Can you format the lines below as a JSON list of strings, one string per line, skipping any blank lines and leaving out the pictures?

++++++++

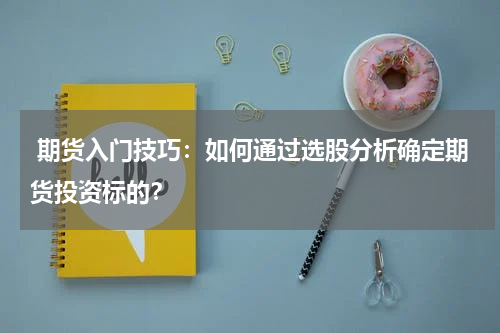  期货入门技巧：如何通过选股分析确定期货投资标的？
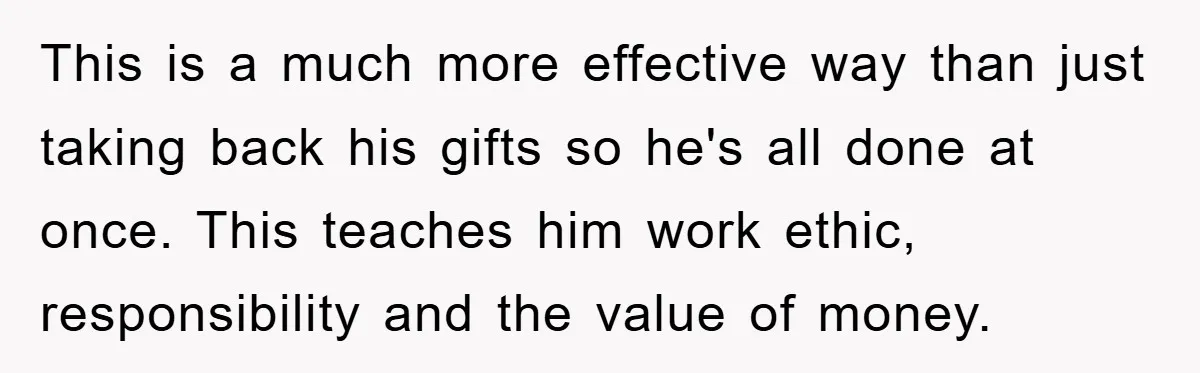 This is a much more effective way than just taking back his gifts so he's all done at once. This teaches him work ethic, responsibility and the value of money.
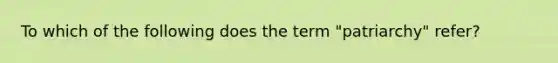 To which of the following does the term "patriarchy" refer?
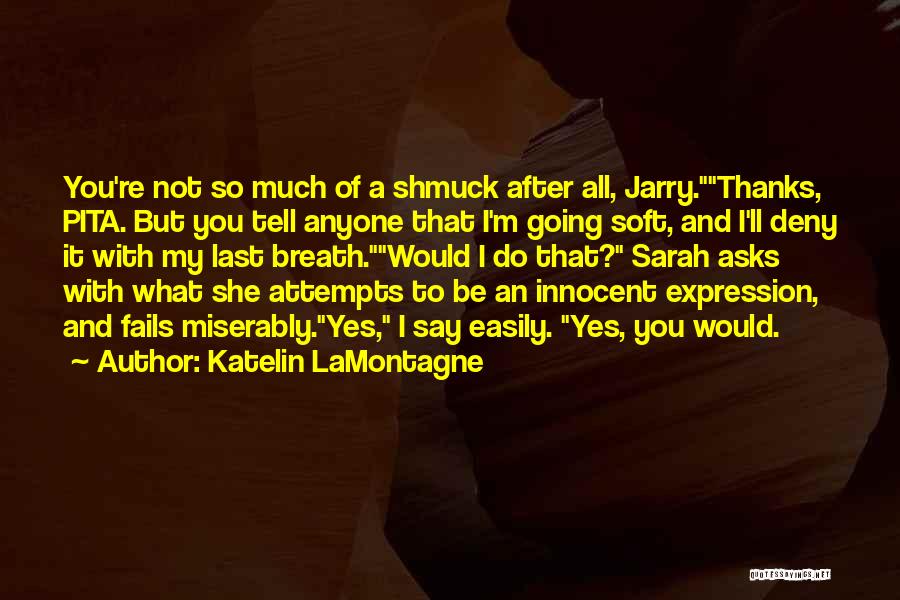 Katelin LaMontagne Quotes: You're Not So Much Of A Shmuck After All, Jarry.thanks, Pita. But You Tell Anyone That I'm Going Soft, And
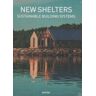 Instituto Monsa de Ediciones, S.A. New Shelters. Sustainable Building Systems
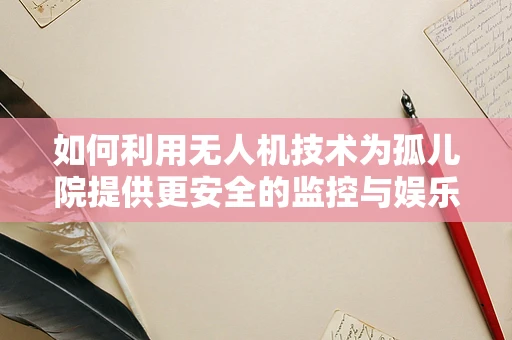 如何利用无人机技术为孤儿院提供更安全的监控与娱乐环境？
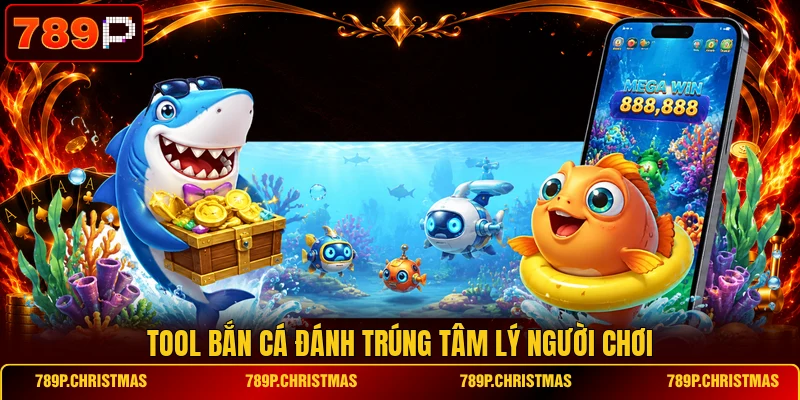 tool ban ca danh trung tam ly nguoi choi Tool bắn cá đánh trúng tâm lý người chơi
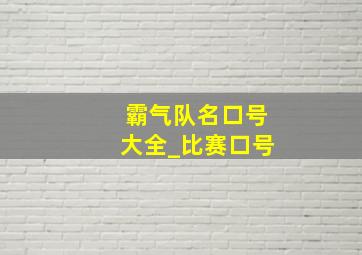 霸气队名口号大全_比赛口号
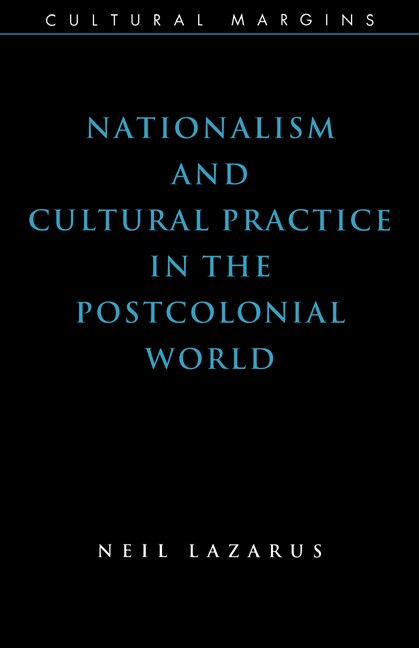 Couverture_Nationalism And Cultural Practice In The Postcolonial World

++++++++

* Result
[
  "  期货入门技巧：如何通过选股分析确定期货投资标的？",
  " This is a much more effective way than just taking back his gifts so he's all done at once. This teaches him work ethic, responsibility and the value of money.",
  " To which of the following does the term \"patriarchy\" refer?",
  " Katelin LaMontagne Quotes: You're Not So Much Of A Shmuck After All, Jarry.thanks, Pita. But You Tell Anyone That I'm Going Soft, And",
  " Instituto Monsa de Ediciones, S.A. New Shelters. Sustainable Building Systems",
  " 如何利用无人机技术为孤儿院提供更安全的监控与娱乐环境？",
  " tool ban ca danh trung tam ly nguoi choi Tool bắn cá đánh trúng tâm lý người chơi",
  " 霸气队名口号大全_比赛口号",
  " Couverture_Nationalism And Cultural Practice In The Postcolonial World"
]